6-foot-5 guard Micah Seaborn, who sat out last season as a non-qualifier, is expected to be eligible to compete for the Hawks this upcoming season. According to Josh Newman of the Asbury Park Press, Seaborn needed to complete 24 credits in order to be declared eligible to play with the guard stating on Twitter Saturday that he’ll be able to suit up for King Rice’s team.

Seaborn completed his high school career at Prime Prep in Dallas, Texas, and he’s one of two guards the Hawks will add who sat out last season. The other is Je’lon Hornbeak, who played two seasons at Oklahoma before transferring to Monmouth in 2014.

Hornbeak was able to join his teammates on a trip to China this spring, something Seaborn missed out on due to his need to shore things up academically. Adding these two to a perimeter rotation that will be led by veterans Justin Robinson and Deon Jones, the Hawks’ top two scorers from a season ago, gives Monmouth a nice boost.

The question for the Hawks as they look to compete with likes of Iona, Manhattan and Siena in what should be an entertaining MAAC race, will be whether or not the front court can make its mark. With Brice Kofane, the team’s leading rebounder last season, out of eligibility they’ll need more production from centers Zac Tillman (4.0 ppg, 2.0 rpg) and Chris Brady (4.0, 3.0).

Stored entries

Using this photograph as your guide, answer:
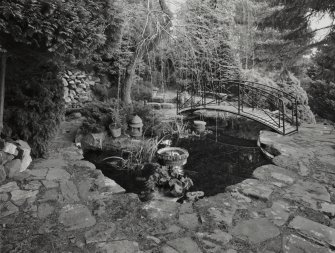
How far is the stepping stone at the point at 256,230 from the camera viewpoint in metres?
2.07

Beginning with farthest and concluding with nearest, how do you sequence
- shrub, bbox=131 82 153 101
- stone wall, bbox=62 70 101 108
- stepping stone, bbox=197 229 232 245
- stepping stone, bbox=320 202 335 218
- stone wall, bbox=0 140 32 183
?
shrub, bbox=131 82 153 101, stone wall, bbox=62 70 101 108, stone wall, bbox=0 140 32 183, stepping stone, bbox=320 202 335 218, stepping stone, bbox=197 229 232 245

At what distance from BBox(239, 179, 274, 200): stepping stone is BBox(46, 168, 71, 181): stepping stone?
224cm

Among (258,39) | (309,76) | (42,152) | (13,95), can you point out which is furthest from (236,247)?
(309,76)

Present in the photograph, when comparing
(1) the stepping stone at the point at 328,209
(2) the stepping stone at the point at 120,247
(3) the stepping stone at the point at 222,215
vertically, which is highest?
(1) the stepping stone at the point at 328,209

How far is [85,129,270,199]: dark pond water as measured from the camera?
3.52 m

- **Work instructions**
• A. Swap "24 credits" for "30 credits" and give the Monmouth roster passage again, starting at "6-foot-5 guard Micah" and ending at "King Rice’s team.".
• B. Do these statements agree with the Monmouth roster passage? Answer yes or no for each, quoting the deciding words. (i) Je'lon Hornbeak played two seasons at Oklahoma. (ii) Micah Seaborn went on the team's trip to China this spring. (iii) Brice Kofane was the team's leading scorer last season.
None of these rows is needed here.

- **Results for the exercise**
• A.
6-foot-5 guard Micah Seaborn, who sat out last season as a non-qualifier, is expected to be eligible to compete for the Hawks this upcoming season. According to Josh Newman of the Asbury Park Press, Seaborn needed to complete 30 credits in order to be declared eligible to play with the guard stating on Twitter Saturday that he’ll be able to suit up for King Rice’s team.

• B.
(i) Yes: "who played two seasons at Oklahoma before transferring to Monmouth in 2014"
(ii) No: "something Seaborn missed out on due to his need to shore things up academically"
(iii) No: "Brice Kofane, the team’s leading rebounder last season"